Takeover interest in Australia’s Santos, a company that not long ago was drowning in debt, shines a spotlight on a burgeoning hotspot for oil and gas producers: Papua New Guinea.

The South Pacific nation, one of the world’s least explored countries but known for corruption and violence, has become a key source of growth for two of the world’s biggest energy companies – ExxonMobil Corp and Total SA – looking to expand their liquefied natural gas (LNG) businesses.

With oil and gas LNG-AS prices recovering this year and LNG demand especially in China skyrocketing, investors are scouring the globe for juicy investments, and Papua New Guinea has landed on their radar.

Now private equity wants to get in on the game, with U.S.-based Harbour Energy eyeing a bid for Santos Ltd, Australia’s no.2 independent gas producer, which has a 13.5 percent stake in ExxonMobil’s Papua New Guinea LNG project (PNG LNG).

“As an acquisition, the prize jewels in Santos are its stakes in PNG LNG,” said Saul Kavonic of energy consultancy Wood Mackenzie.

Investors are attracted by Papua New Guinea’s high-yielding gas fields, with the gas rich in liquids that generate extra revenue, and easily exported to North Asia’s booming markets as LNG on tankers.

Costs are low, a key to grabbing the next leg of growth in the LNG market, as plants in Australia and the United States flood the market with new supply.

Santos is not the only company to have caught the attention of investors because of its Papua New Guinea assets.

Oil Search limited, ExxonMobil’s partner in PNG, fended off an $8 billion approach from Australia’s biggest energy company, Woodside Petroleum, two years ago, around the same time Santos rebuffed a bid from a fund backed by the royal families of Brunei and the United Arab Emirates.

ExxonMobil sealed its dominance in the country by taking over InterOil, another PNG player, for $2 billion earlier this year after trumping a bid from Total and Oil Search.

Regrouping after Santos spurned an A$9.5 billion ($7.2 billion) approach, Harbour Energy may have to pay more than A$11 billion to snare its target in what would be one of the biggest oil and gas deals since Royal Dutch Shell took over BG Group to become the world’s biggest listed LNG producer.

Santos was in deep trouble just a few years ago, struggling with high debt and low oil and gas prices.
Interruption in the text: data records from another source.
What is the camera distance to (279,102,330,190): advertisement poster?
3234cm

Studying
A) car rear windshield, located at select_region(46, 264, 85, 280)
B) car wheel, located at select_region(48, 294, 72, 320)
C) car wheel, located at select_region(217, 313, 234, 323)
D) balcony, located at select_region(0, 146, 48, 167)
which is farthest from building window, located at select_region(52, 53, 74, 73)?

But asset sales, debt reduction and cost-cutting have led it back to health.

Some analysts now say a bid even at A$11 billion would be too low, in part due to its production costs, to which Papua New Guinea contributes.

“The company has been a turnaround story. By selling down poorly performing assets and driving efficiencies, management has brought down breakeven production costs an incredible 32 percent to $32 per barrel,” said Cai Lewis, senior adviser at ASR Wealth Advisers.

Current Brent crude oil prices are above $60 per barrel.

Based on that, Lewis said an A$11 billion offer would be “too cheap”.